____ LISTED RECORDS
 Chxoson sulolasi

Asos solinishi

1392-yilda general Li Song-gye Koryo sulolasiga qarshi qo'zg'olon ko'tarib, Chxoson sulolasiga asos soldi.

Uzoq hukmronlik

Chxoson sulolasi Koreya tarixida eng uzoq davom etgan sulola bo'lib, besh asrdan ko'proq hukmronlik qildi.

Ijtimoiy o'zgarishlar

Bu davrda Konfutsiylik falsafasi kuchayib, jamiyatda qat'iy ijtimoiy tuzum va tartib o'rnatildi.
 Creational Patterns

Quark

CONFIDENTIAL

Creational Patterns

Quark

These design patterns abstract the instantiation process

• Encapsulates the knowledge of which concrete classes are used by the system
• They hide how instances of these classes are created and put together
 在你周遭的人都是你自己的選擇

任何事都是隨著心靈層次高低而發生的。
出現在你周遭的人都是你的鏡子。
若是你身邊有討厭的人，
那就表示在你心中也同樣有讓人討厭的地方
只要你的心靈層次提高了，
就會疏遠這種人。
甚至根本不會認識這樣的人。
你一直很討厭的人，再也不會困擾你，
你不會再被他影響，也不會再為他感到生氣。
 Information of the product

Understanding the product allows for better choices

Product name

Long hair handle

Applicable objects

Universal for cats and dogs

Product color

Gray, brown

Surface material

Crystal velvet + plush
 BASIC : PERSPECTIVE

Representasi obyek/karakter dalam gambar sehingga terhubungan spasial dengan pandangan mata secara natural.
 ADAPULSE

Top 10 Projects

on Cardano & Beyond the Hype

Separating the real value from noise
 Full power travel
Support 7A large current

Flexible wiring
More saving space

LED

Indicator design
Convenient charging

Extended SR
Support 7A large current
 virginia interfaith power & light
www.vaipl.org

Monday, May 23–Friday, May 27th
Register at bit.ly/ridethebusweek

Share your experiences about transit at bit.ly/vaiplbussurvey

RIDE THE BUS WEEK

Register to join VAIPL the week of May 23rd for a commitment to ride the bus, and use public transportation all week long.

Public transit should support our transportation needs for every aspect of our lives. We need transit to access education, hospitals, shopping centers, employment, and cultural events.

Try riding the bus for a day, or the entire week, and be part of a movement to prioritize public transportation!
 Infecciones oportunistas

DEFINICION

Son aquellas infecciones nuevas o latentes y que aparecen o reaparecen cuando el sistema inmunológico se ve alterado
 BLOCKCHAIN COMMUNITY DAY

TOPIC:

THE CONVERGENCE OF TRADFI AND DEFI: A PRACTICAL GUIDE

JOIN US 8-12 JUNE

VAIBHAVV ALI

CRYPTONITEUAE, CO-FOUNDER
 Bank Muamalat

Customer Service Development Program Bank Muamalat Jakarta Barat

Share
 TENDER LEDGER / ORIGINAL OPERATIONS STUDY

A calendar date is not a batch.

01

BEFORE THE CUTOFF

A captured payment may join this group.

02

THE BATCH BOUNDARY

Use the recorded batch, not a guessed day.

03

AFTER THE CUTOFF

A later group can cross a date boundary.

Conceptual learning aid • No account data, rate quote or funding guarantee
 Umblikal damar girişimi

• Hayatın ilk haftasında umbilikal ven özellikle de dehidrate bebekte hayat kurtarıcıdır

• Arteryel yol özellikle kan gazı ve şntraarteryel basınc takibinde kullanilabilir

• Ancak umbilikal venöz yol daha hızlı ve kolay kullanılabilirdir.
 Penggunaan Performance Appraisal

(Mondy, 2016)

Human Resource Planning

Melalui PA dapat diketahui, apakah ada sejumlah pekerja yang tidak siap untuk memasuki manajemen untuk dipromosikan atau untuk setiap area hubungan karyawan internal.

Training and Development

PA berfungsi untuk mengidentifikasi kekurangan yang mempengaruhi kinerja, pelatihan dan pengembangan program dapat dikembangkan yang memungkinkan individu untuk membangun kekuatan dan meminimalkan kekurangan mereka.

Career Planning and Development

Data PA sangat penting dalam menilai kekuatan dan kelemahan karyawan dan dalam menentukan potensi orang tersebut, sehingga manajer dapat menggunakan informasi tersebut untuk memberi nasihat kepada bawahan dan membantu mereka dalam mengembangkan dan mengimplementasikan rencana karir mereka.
________
## WHAT IS BEING ASKED
Word for word, return each of the entries.

## FINISHED TASK
 Chxoson sulolasi

Asos solinishi

1392-yilda general Li Song-gye Koryo sulolasiga qarshi qo'zg'olon ko'tarib, Chxoson sulolasiga asos soldi.

Uzoq hukmronlik

Chxoson sulolasi Koreya tarixida eng uzoq davom etgan sulola bo'lib, besh asrdan ko'proq hukmronlik qildi.

Ijtimoiy o'zgarishlar

Bu davrda Konfutsiylik falsafasi kuchayib, jamiyatda qat'iy ijtimoiy tuzum va tartib o'rnatildi.
 Creational Patterns

Quark

CONFIDENTIAL

Creational Patterns

Quark

These design patterns abstract the instantiation process

• Encapsulates the knowledge of which concrete classes are used by the system
• They hide how instances of these classes are created and put together
 在你周遭的人都是你自己的選擇

任何事都是隨著心靈層次高低而發生的。
出現在你周遭的人都是你的鏡子。
若是你身邊有討厭的人，
那就表示在你心中也同樣有讓人討厭的地方
只要你的心靈層次提高了，
就會疏遠這種人。
甚至根本不會認識這樣的人。
你一直很討厭的人，再也不會困擾你，
你不會再被他影響，也不會再為他感到生氣。
 Information of the product

Understanding the product allows for better choices

Product name

Long hair handle

Applicable objects

Universal for cats and dogs

Product color

Gray, brown

Surface material

Crystal velvet + plush
 BASIC : PERSPECTIVE

Representasi obyek/karakter dalam gambar sehingga terhubungan spasial dengan pandangan mata secara natural.
 ADAPULSE

Top 10 Projects

on Cardano & Beyond the Hype

Separating the real value from noise
 Full power travel
Support 7A large current

Flexible wiring
More saving space

LED

Indicator design
Convenient charging

Extended SR
Support 7A large current
 virginia interfaith power & light
www.vaipl.org

Monday, May 23–Friday, May 27th
Register at bit.ly/ridethebusweek

Share your experiences about transit at bit.ly/vaiplbussurvey

RIDE THE BUS WEEK

Register to join VAIPL the week of May 23rd for a commitment to ride the bus, and use public transportation all week long.

Public transit should support our transportation needs for every aspect of our lives. We need transit to access education, hospitals, shopping centers, employment, and cultural events.

Try riding the bus for a day, or the entire week, and be part of a movement to prioritize public transportation!
 Infecciones oportunistas

DEFINICION

Son aquellas infecciones nuevas o latentes y que aparecen o reaparecen cuando el sistema inmunológico se ve alterado
 BLOCKCHAIN COMMUNITY DAY

TOPIC:

THE CONVERGENCE OF TRADFI AND DEFI: A PRACTICAL GUIDE

JOIN US 8-12 JUNE

VAIBHAVV ALI

CRYPTONITEUAE, CO-FOUNDER
 Bank Muamalat

Customer Service Development Program Bank Muamalat Jakarta Barat

Share
 TENDER LEDGER / ORIGINAL OPERATIONS STUDY

A calendar date is not a batch.

01

BEFORE THE CUTOFF

A captured payment may join this group.

02

THE BATCH BOUNDARY

Use the recorded batch, not a guessed day.

03

AFTER THE CUTOFF

A later group can cross a date boundary.

Conceptual learning aid • No account data, rate quote or funding guarantee
 Umblikal damar girişimi

• Hayatın ilk haftasında umbilikal ven özellikle de dehidrate bebekte hayat kurtarıcıdır

• Arteryel yol özellikle kan gazı ve şntraarteryel basınc takibinde kullanilabilir

• Ancak umbilikal venöz yol daha hızlı ve kolay kullanılabilirdir.
 Penggunaan Performance Appraisal

(Mondy, 2016)

Human Resource Planning

Melalui PA dapat diketahui, apakah ada sejumlah pekerja yang tidak siap untuk memasuki manajemen untuk dipromosikan atau untuk setiap area hubungan karyawan internal.

Training and Development

PA berfungsi untuk mengidentifikasi kekurangan yang mempengaruhi kinerja, pelatihan dan pengembangan program dapat dikembangkan yang memungkinkan individu untuk membangun kekuatan dan meminimalkan kekurangan mereka.

Career Planning and Development

Data PA sangat penting dalam menilai kekuatan dan kelemahan karyawan dan dalam menentukan potensi orang tersebut, sehingga manajer dapat menggunakan informasi tersebut untuk memberi nasihat kepada bawahan dan membantu mereka dalam mengembangkan dan mengimplementasikan rencana karir mereka.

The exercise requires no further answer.